Grimaldi d’oro – Martina Grimaldi, nell’ultimo giorno di gare del programma del nuoto di fondo,  è andata a prendersi di rabbia e di potenza nella 25 km quell’oro che tutti si aspettavano da lei nella 10 km e che alla fine non era arrivato. Nello sprint al fotofinish con la tedesca Angela Maurer e l’americana Eva Fabian, la Grimaldi ha sfoderato forse il miglior finale di gara della sua carriera, bruciando le avversarie e salvando sul finale il Mondiale dell’Italfondo, che fino all’oro odierno della sua atleta di punta non aveva raccolto granché  in questa rassegna iridata.
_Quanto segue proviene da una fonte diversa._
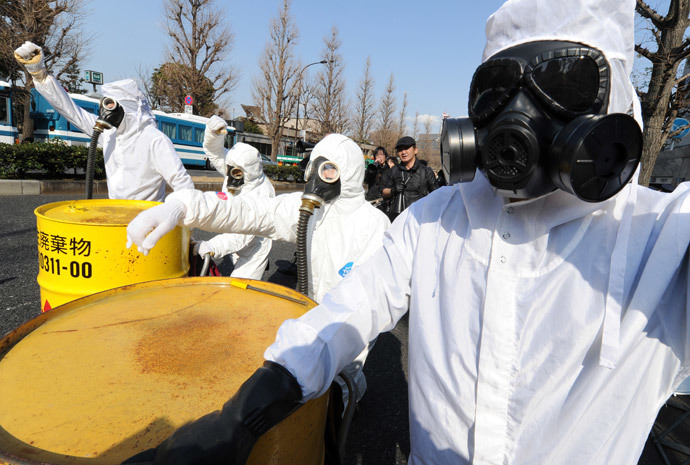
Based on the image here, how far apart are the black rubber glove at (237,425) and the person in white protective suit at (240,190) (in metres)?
2.37

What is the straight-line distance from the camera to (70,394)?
95cm

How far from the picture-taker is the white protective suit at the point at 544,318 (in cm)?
83

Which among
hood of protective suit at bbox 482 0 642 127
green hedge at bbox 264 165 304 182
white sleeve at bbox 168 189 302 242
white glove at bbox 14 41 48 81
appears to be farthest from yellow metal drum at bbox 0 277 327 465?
green hedge at bbox 264 165 304 182

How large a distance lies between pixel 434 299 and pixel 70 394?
0.98 m

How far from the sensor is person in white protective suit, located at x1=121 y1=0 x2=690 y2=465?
32.5 inches

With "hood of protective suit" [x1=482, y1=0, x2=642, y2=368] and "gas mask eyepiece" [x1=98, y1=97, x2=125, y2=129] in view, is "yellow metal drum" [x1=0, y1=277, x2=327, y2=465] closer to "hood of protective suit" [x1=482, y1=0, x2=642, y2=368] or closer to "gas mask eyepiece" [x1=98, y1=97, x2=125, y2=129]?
"hood of protective suit" [x1=482, y1=0, x2=642, y2=368]

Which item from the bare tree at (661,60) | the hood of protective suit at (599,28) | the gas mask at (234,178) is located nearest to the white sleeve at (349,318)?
the hood of protective suit at (599,28)

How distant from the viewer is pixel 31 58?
3590mm

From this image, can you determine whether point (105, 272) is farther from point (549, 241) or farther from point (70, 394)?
point (549, 241)

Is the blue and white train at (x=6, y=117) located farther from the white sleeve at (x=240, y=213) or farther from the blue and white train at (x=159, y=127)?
the white sleeve at (x=240, y=213)

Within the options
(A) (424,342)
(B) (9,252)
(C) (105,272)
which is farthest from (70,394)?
(B) (9,252)

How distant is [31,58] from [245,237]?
2.65 meters

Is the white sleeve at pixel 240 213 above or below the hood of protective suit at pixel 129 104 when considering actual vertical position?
below

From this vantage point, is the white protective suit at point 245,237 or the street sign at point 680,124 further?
the street sign at point 680,124
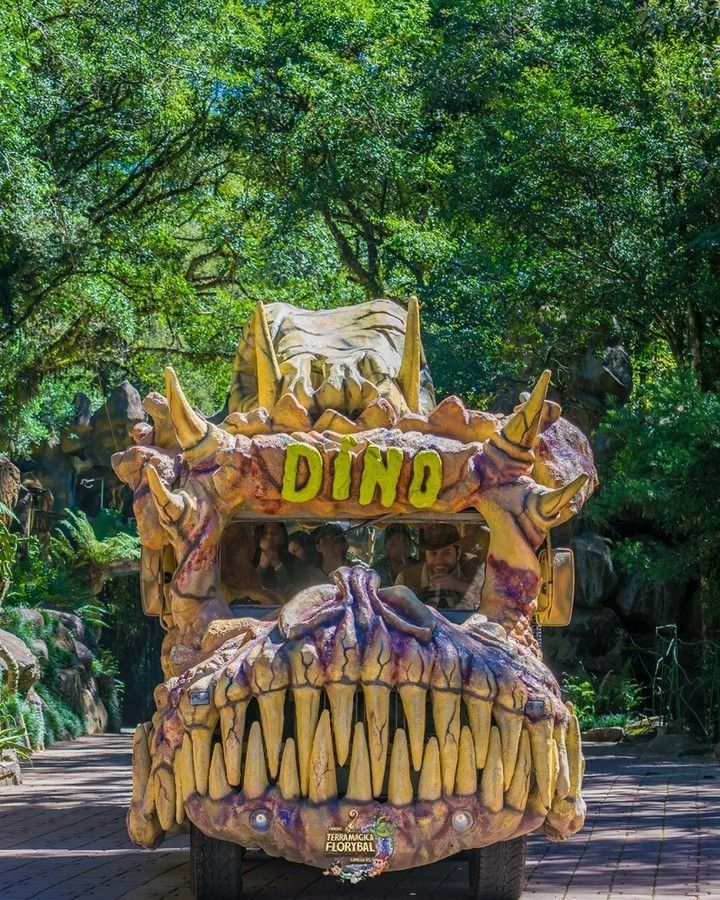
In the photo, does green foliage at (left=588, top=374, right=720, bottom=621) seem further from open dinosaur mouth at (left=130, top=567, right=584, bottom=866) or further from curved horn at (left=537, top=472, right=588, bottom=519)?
open dinosaur mouth at (left=130, top=567, right=584, bottom=866)

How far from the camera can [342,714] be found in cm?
706

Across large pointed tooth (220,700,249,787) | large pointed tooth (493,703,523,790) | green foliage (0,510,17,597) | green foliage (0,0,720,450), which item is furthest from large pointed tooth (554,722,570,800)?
green foliage (0,0,720,450)

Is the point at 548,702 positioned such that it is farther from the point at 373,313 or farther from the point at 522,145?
the point at 522,145

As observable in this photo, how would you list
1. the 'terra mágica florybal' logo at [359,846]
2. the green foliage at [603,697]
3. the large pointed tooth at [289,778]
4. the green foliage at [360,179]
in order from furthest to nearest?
1. the green foliage at [603,697]
2. the green foliage at [360,179]
3. the large pointed tooth at [289,778]
4. the 'terra mágica florybal' logo at [359,846]

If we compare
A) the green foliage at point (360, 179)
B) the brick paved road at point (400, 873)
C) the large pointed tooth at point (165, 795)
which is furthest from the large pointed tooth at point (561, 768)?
the green foliage at point (360, 179)

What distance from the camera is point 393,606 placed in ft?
24.5

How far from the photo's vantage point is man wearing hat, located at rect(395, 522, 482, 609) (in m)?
8.56

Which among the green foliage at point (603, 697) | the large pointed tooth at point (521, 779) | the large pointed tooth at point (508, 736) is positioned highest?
the large pointed tooth at point (508, 736)

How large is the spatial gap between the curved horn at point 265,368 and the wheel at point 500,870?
2.87 meters

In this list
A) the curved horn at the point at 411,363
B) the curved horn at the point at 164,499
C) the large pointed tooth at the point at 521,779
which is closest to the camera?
the large pointed tooth at the point at 521,779

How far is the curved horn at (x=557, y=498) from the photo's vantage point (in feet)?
27.1

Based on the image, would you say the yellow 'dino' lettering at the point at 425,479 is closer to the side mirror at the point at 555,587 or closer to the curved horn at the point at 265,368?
the side mirror at the point at 555,587

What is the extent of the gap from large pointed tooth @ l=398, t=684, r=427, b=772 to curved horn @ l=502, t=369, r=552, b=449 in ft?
6.05

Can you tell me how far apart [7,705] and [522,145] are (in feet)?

La 23enne bolognese, allenata da Fabio Cuzzani, non era mai salita sul podio iridato nella distanza più lunga del nuoto in acque libere. Finora aveva conquistato due medaglie di bronzo europee a Balaton nel 2010 e a Piombino nel 2012. Nella 10 km aveva invece conquistato il bronzo olimpico a Londra, oltre all’oro ai Mondiali 2010 e agli europei 2011 e 2012.
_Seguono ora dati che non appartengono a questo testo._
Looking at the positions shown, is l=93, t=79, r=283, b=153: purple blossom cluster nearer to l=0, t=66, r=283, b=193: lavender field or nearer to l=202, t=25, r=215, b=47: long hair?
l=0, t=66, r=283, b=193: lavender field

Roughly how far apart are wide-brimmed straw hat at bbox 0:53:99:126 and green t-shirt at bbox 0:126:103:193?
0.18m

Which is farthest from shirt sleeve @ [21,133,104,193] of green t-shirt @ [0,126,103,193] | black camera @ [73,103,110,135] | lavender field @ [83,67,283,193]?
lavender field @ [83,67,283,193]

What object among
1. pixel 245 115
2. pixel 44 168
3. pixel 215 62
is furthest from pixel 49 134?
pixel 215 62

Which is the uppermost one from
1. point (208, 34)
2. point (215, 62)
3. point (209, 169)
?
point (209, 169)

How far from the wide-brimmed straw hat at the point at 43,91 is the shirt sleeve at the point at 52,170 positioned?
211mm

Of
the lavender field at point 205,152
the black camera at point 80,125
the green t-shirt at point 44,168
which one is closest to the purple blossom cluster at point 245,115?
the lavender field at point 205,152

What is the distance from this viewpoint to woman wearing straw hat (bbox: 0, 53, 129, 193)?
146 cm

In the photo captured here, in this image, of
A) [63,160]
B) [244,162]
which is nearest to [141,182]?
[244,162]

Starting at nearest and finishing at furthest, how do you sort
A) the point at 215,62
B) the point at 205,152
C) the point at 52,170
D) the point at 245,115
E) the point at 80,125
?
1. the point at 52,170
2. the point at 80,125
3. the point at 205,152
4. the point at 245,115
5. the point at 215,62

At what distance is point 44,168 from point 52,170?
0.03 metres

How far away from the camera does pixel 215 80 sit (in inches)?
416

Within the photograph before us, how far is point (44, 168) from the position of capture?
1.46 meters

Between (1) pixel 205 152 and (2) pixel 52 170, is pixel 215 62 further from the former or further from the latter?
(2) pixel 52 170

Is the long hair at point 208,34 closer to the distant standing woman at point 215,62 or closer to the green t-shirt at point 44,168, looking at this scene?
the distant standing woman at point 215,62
Cagnotto doppio argento –  Voleva smettere dopo la delusione di Londra (due quarti posti). Per fortuna non l’ha fatto. Tania Cagnotto ha ancora molto da dire e lo ha dimostrato nella rassegna iridata di Barcellona che lascia con due bellissimi argenti sul collo. Il primo, conquistato in compagnia di Francesca Dallapè nei tuffi sincronizzati da tre metri con il punteggio di 307,80 dietro le inarrivabili cinesi. Il secondo nella gara individuale da un metro dove Tania ha sfiorato l’impresa, arrivando a solo 10 centesimi  di punto dall’oro conquistato dalla cinese He Zi. Una beffa perché la bolzanina era avanti di cinque punti prima dell’ultimo tuffo.  Questi risultati consegnano comunque la Cagnotto nella storia del nuoto italiano: Tania è la prima atleta della Federnuoto a conquistare medaglie in cinque Mondiali consecutivi dopo il bronzo nel trampolino 3m a Montreal 2005, Melbourne 2007, Roma 2009 e quello da un metro a Shanghai 2011.
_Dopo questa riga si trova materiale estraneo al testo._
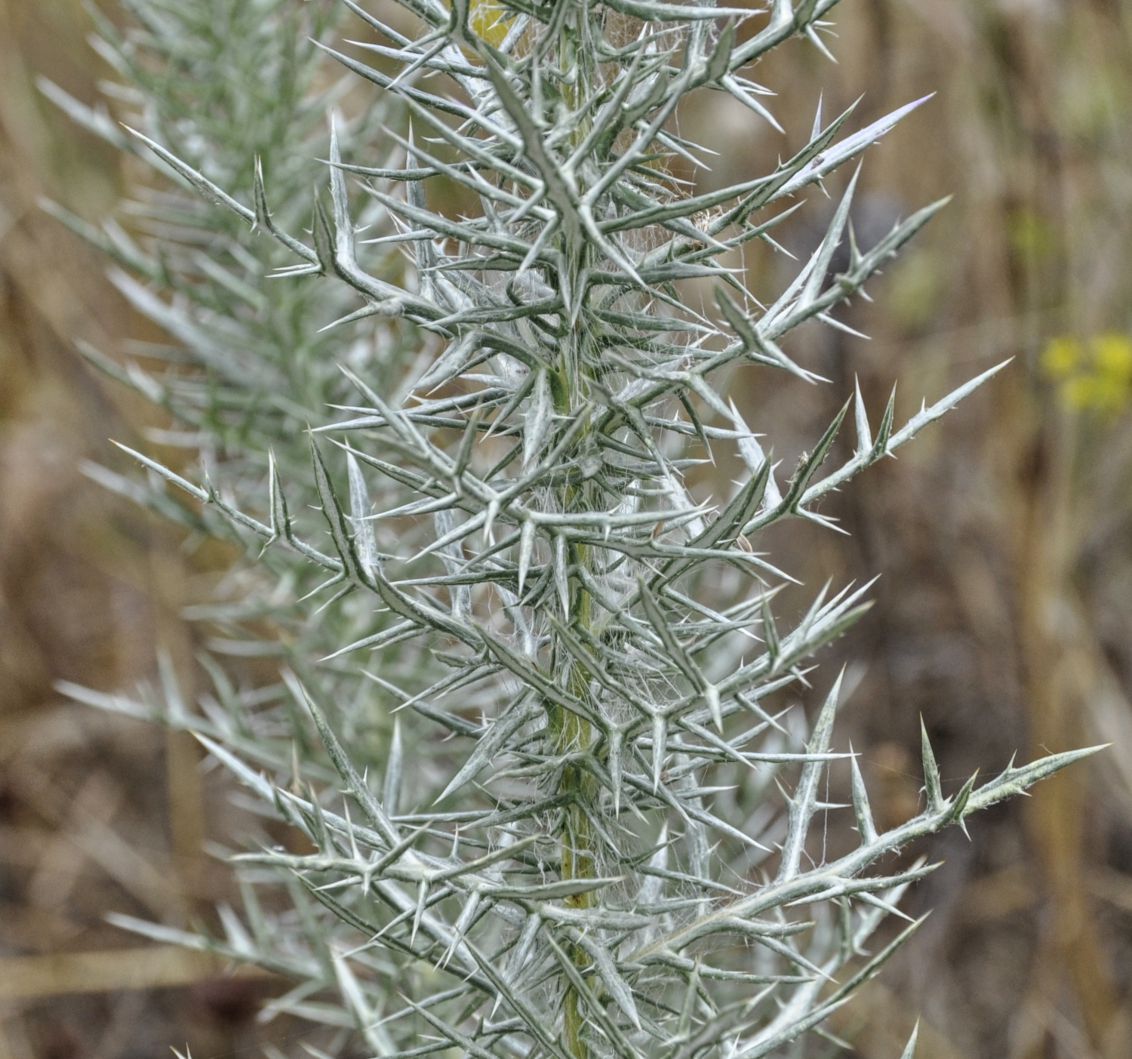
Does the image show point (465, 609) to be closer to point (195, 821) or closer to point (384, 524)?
point (384, 524)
Pieno di rammarico, invece il Mondiale di Maria Marconi.  Dopo il quarto posto nella gara di un metro, l’atleta romana ha sognato per lunghi tratti il riscatto nella gara da 3 metri.  Al secondo posto, dopo il terzo round di tuffi, alle spalle, soltanto, dell’imprendibile He Zi, tutto lasciava presagire ad una passeggiata trionfale verso una medaglia facile, ma Maria si è rovinata la giornata con un tuffo sciagurato che l’ha fatta precipitare fino al settimo posto complessivo. A nulla è valso un grande tuffo finale, che l’ha issata al sesto posto finale, se non a far crescere ancora di più il rimpianto per un risultato che era alla sua portata.